/Echo

This is a simple interface to showcase ElevenLabs text-to-speech API with word highlighting/syncronization using Laravel and Vue.js. As used for Tavern of Azoth AI Campaigns.

Primary LanguagePHP

  ______     _           
 |  ____|   | |          
 | |__   ___| |__   ___  
 |  __| / __| '_ \ / _ \ 
 | |___| (__| | | | (_) |
 |______\___|_| |_|\___/                         

Description

This is a simple interface to showcase ElevenLabs text-to-speech API with word highlighting/syncronization using Laravel and Vue.js.

Project Dependencies

  • Laravel
  • Docker
  • Vue3
  • TailwindCSS (Not strictly necessary but I always use TailwindCSS for my projects)
  • textalk/websocket (ElevenLabs text-to-speech API only returns timestamps for word highlighting via a websocket connection)
  • AWS S3 (for storing audio files)
  • MySQL (for storing audio metadata)

Environment Variables

Ensure these environment variables are set in your .env file:

  • ELEVENLABS_API_KEY (ElevenLabs text-to-speech API key)
  • AWS_ACCESS_KEY_ID (AWS S3 access key)
  • AWS_SECRET_ACCESS_KEY (AWS S3 secret access key)
  • AWS_DEFAULT_REGION (AWS S3 default region)
  • AWS_BUCKET (AWS S3 bucket name)
  • DB_CONNECTION (Database connection)
  • DB_HOST (Database host)
  • DB_PORT (Database port)
  • DB_DATABASE (Database name)

API Endpoints

POST /api/text-to-speech (Creates an audio file)

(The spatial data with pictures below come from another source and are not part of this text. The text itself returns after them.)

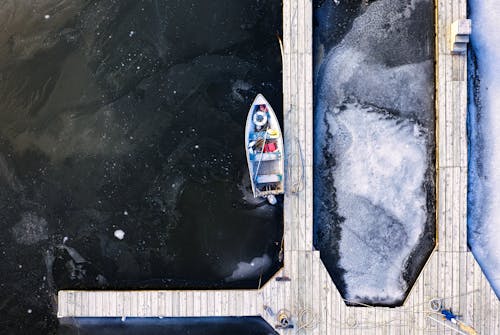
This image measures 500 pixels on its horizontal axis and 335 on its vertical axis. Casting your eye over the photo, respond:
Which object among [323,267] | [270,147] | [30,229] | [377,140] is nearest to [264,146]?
[270,147]

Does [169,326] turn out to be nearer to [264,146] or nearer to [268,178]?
[268,178]

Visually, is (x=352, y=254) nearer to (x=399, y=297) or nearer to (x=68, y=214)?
(x=399, y=297)

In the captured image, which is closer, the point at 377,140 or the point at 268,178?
the point at 268,178

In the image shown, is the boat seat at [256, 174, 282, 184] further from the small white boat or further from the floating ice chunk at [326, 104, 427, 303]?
the floating ice chunk at [326, 104, 427, 303]

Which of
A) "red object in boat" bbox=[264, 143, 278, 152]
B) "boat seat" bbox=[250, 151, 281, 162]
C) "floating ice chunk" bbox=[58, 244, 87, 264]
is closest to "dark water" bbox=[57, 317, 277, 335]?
"floating ice chunk" bbox=[58, 244, 87, 264]

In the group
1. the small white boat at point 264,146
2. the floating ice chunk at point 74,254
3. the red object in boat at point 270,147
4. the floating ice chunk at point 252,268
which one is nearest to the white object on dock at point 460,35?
the small white boat at point 264,146

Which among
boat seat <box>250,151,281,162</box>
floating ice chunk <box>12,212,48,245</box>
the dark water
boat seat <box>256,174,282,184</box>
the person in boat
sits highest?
the person in boat
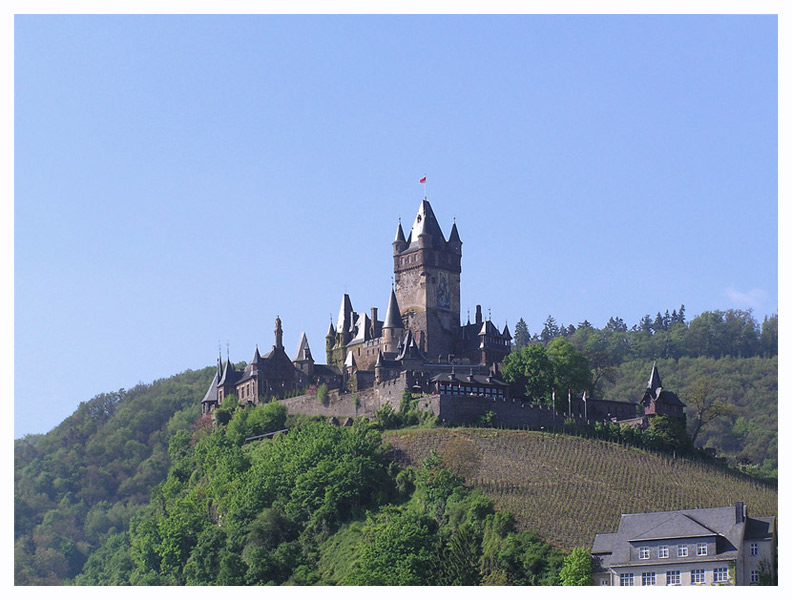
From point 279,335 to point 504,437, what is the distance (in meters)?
21.7

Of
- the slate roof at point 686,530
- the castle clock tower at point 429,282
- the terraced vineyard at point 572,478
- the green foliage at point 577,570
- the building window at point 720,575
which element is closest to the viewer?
the building window at point 720,575

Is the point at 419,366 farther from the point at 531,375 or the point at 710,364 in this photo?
the point at 710,364

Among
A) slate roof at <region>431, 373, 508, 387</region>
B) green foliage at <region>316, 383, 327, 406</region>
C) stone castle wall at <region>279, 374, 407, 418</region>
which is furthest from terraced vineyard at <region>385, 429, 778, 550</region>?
green foliage at <region>316, 383, 327, 406</region>

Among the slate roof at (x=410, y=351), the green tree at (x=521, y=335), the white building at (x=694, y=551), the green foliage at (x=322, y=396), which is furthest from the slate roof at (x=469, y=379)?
the green tree at (x=521, y=335)

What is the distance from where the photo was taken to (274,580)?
7944cm

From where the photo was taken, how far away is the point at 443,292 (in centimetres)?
10675

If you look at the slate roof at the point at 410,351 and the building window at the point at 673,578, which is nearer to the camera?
the building window at the point at 673,578

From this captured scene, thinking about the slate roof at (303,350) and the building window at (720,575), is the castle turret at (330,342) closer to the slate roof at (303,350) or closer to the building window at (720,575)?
the slate roof at (303,350)

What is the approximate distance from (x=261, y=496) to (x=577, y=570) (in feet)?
74.0

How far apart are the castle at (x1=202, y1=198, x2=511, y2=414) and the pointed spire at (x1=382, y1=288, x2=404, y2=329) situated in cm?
6

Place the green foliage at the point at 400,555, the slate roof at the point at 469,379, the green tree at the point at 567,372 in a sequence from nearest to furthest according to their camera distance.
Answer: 1. the green foliage at the point at 400,555
2. the slate roof at the point at 469,379
3. the green tree at the point at 567,372

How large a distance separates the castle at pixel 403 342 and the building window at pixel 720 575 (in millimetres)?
31757

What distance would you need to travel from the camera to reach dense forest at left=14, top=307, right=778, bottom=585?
2997 inches

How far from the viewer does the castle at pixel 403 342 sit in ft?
327
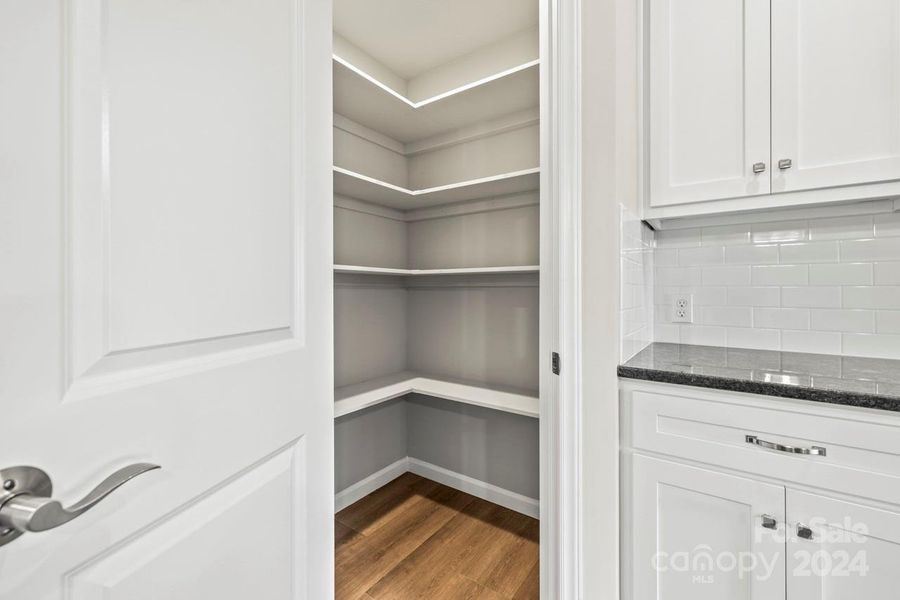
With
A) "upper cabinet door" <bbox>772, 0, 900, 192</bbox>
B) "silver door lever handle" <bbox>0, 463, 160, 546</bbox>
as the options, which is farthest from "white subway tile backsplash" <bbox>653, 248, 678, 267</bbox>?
"silver door lever handle" <bbox>0, 463, 160, 546</bbox>

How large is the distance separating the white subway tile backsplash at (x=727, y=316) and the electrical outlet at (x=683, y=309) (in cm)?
4

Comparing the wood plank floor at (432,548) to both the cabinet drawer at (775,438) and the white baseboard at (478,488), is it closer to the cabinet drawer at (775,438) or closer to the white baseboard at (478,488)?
the white baseboard at (478,488)

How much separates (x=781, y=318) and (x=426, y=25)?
2.00 metres

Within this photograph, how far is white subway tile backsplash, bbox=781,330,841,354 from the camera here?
1.48 m

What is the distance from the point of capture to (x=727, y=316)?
1666 mm

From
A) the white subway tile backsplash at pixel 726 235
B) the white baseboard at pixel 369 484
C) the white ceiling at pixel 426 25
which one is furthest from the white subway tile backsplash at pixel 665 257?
the white baseboard at pixel 369 484

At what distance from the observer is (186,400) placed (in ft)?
1.72

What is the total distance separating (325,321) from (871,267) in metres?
1.89

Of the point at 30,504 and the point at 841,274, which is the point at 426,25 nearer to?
the point at 841,274

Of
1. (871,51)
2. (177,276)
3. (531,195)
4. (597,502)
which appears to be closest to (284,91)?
(177,276)

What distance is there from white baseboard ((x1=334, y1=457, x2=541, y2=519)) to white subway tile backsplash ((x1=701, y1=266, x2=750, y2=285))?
1348mm

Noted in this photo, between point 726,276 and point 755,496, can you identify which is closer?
point 755,496

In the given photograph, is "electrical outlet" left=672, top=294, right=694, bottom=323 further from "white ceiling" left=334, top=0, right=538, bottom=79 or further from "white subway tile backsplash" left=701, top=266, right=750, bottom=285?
"white ceiling" left=334, top=0, right=538, bottom=79

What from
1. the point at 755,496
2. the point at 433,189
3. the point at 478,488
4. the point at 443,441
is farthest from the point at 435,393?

GET /api/audio/{id} (Downloads the .mp3 audio file)

GET /api/audio/{id}/data (Returns the word timestamps for the audio file)

Audio Data Structure

{
  "id": "5b492e71-3c40-4480-a006-bdba0572ba0d",
  "url": "http://localhost/api/audio/5b492e71-3c40-4480-a006-bdba0572ba0d.mp3",
  "text": "Welcome brave travellers.",
  "timestamps": {
    "words": ["Welcome", "brave", "travellers."],
    "start_times": [46, 441, 685]
  }
}

Application

Application Example Image

Use in Tavern of Azoth

https://www.youtube.com/watch?v=komN4-8juGA